Richard (Pied Piper's CEO) is approached by Monika (Associate Partner at Raviga Capital) to revise an offer by her boss Laurie, from a $20-million investment at a $100-million valuation down to $10 million at a $50-million valuation. This was done in an effort to not overvalue Pied Piper and decrease the chances of a "down round."

An article by Dennis Keohane examines this topic in greater detail, but essentially, if you value your business too high out of the gate, it may limit the amount of future investments you can receive if you're not able to live up to the hype and deliver a viable product. So, know your business and come in at a reasonable number...if you know what you're capable of, you'll have nothing to fear.

4. The Power of the SWOT

A SWOT (Strengths, Weaknesses, Opportunities, Threats) analysis is a great tool to use when weighing the pros and cons of any situation. This is particularly useful when developing a business plan and determining where your product or service lands on the competitive landscape. In the episode "Homicide," a SWOT chart is used for a completely different purpose, but I'll let you find out exactly how for yourself.

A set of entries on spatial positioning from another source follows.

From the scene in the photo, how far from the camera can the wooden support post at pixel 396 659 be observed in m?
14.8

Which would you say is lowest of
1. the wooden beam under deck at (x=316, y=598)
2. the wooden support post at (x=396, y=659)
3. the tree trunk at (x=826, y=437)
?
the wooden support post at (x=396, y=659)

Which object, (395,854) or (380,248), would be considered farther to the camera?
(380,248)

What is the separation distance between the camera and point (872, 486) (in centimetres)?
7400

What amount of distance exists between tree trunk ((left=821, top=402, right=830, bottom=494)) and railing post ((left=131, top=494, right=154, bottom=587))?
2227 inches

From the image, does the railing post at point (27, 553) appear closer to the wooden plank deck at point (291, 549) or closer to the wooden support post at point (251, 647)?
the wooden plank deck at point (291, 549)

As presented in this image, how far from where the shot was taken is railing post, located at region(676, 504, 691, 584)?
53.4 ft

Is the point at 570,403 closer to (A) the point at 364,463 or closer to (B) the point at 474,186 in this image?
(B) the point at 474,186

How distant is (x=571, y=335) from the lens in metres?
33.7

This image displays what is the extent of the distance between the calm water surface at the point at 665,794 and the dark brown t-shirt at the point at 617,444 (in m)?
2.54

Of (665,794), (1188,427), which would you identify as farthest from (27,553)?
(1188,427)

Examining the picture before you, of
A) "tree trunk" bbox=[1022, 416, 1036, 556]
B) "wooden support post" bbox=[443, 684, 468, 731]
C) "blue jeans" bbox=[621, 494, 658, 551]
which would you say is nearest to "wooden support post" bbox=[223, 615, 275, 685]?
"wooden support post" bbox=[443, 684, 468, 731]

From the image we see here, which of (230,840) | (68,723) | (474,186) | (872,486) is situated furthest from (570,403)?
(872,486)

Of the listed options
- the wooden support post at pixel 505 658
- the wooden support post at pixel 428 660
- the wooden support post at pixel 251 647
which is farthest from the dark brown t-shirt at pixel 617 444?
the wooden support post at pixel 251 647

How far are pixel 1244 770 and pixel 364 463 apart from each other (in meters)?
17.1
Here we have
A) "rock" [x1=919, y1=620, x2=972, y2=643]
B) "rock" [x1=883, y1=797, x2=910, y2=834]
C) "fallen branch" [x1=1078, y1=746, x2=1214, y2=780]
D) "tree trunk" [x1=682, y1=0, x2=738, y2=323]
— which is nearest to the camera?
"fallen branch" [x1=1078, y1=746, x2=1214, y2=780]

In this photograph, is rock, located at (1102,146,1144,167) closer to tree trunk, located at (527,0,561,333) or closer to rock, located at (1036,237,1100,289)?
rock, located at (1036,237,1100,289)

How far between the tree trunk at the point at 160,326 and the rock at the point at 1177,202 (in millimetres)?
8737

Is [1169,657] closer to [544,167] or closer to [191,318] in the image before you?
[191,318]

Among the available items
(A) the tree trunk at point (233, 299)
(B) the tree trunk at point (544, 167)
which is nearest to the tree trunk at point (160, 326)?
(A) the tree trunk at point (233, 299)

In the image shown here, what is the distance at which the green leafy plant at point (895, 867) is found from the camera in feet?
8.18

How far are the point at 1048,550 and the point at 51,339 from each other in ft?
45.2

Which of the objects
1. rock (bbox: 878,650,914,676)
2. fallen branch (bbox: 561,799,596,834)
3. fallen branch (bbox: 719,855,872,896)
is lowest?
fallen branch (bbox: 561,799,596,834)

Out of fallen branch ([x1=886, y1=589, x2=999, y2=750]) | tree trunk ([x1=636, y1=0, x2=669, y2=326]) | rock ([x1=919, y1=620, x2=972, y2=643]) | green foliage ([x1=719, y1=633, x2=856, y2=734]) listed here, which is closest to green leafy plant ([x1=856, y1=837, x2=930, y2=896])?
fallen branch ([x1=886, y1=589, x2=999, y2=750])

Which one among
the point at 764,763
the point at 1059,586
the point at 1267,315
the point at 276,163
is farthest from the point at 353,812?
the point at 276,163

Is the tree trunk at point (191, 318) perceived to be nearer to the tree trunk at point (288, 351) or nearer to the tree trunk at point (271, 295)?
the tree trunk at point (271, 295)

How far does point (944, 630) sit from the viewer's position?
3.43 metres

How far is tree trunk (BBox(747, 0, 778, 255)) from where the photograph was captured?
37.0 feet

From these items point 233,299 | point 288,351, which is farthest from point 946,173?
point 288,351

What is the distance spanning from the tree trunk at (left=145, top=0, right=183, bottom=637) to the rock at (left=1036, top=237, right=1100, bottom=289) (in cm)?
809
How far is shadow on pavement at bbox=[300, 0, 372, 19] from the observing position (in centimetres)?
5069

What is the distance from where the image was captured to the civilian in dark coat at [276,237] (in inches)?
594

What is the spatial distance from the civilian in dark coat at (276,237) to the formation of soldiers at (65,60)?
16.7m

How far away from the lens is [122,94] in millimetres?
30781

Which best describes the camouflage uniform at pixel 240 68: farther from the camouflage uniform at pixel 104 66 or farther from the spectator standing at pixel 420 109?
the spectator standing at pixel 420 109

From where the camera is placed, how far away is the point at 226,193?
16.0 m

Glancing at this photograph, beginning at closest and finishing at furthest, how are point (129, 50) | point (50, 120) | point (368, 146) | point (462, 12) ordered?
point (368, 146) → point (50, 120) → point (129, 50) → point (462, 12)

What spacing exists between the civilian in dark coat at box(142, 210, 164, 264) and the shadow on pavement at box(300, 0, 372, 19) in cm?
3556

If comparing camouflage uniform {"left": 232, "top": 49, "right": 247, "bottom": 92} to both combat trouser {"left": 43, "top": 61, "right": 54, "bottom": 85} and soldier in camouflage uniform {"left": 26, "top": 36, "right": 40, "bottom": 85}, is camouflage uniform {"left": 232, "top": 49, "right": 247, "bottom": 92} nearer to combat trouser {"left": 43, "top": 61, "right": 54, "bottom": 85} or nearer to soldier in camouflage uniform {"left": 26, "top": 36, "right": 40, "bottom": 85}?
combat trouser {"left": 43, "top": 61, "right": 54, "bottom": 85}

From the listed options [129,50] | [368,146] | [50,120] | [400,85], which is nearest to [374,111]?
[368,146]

5. Everyone is Replaceable (even the CEO)

The saying "the right people into the right seats..." has been used over and over again to describe how certain people are more of a fit for a certain role within an organization. I actually tend to believe that is true myself, and it's one of the main messages behind The CUBE Principle (how to utilize the strengths of yourself and others to achieve your goals.)

Overtime, we learn that Richard may not be the best fit (at least initially) as CEO of Pied Piper, and eventually he's even replaced as CEO with the "demotion" to CTO (Chief Technology Officer) of the company in which he founded. This isn't to say that Richard won't eventually be CEO again, but for the time being, it was decided his skills were best suited don't get too comfortable.

There, you've got five lessons to send you on your way to being the "next big thing." If I were you, I'd start now, because there's always going to be someone on your heels who's looking to "change the world."